◆ **EXCERPTED PASSAGE**:
Re: crush multiweight implementation details

Sage Weil <sweil@xxxxxxxxxx> · Tue, 11 Apr 2017 13:31:12 +0000 (UTC)

On Tue, 11 Apr 2017, Loic Dachary wrote:
> On 04/10/2017 04:53 PM, Loic Dachary wrote:
> > On 04/10/2017 04:44 PM, Sage Weil wrote:
> >> On Mon, 10 Apr 2017, Loic Dachary wrote:
> >>> On 04/10/2017 04:11 PM, Sage Weil wrote:
> >>>> On Mon, 10 Apr 2017, Loic Dachary wrote:
> >>>>> Hi Sage,
> >>>>>
> >>>>> We could have:
> >>>>>
> >>>>> struct crush_choose_arg {
> >>>>>   __u32 bucket_id;
> >>>>>   __u32 num_items;
> >>>>>   __u32 *ids; // override the bucket items for placement
> >>>>>   __u32 num_positions;
> >>>>>   __u32 *weights; // size is num_positions*num_items
> >>>>> };
> >>>>>  
> >>>>> struct crush_choose_arg_map {
> >>>>>   struct crush_choose_arg *args;
> >>>>>   __u32 size;
> >>>>> };
> >>>>>
> >>>>> and
> >>>>>
> >>>>> void crush_init_workspace(const struct crush_map *m, struct crush_choose_arg_map *arg_map, void *v) {
> >>>>> ...

◆ **SHORT TASK**: In the thread on crush multiweight implementation details, what size does the comment in struct crush_choose_arg give for the weights array? The lines after this point are separate material, unrelated to the thread.

◆ **COLLECTED DATA**:
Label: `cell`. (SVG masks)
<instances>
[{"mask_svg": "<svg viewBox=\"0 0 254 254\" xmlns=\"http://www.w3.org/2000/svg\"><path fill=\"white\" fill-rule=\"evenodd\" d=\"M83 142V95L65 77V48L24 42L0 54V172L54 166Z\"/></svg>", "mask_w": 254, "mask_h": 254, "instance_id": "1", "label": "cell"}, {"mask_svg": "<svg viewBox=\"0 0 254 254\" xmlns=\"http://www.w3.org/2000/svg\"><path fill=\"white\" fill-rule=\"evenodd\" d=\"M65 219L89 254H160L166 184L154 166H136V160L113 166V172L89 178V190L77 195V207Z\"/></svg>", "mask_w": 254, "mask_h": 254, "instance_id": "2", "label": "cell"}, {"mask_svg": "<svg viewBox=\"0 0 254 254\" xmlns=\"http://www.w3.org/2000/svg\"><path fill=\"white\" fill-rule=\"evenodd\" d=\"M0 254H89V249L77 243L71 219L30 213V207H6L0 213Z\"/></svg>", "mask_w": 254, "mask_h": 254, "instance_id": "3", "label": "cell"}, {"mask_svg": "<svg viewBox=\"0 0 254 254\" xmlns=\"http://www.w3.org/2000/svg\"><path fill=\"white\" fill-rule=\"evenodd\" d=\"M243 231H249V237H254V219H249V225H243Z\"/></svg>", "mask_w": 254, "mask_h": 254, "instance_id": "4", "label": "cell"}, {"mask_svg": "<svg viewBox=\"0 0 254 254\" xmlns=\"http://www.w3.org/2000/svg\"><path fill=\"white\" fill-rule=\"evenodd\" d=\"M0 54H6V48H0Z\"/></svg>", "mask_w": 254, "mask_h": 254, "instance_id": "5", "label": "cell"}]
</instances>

◆ **FULL SOLUTION**: num_positions*num_items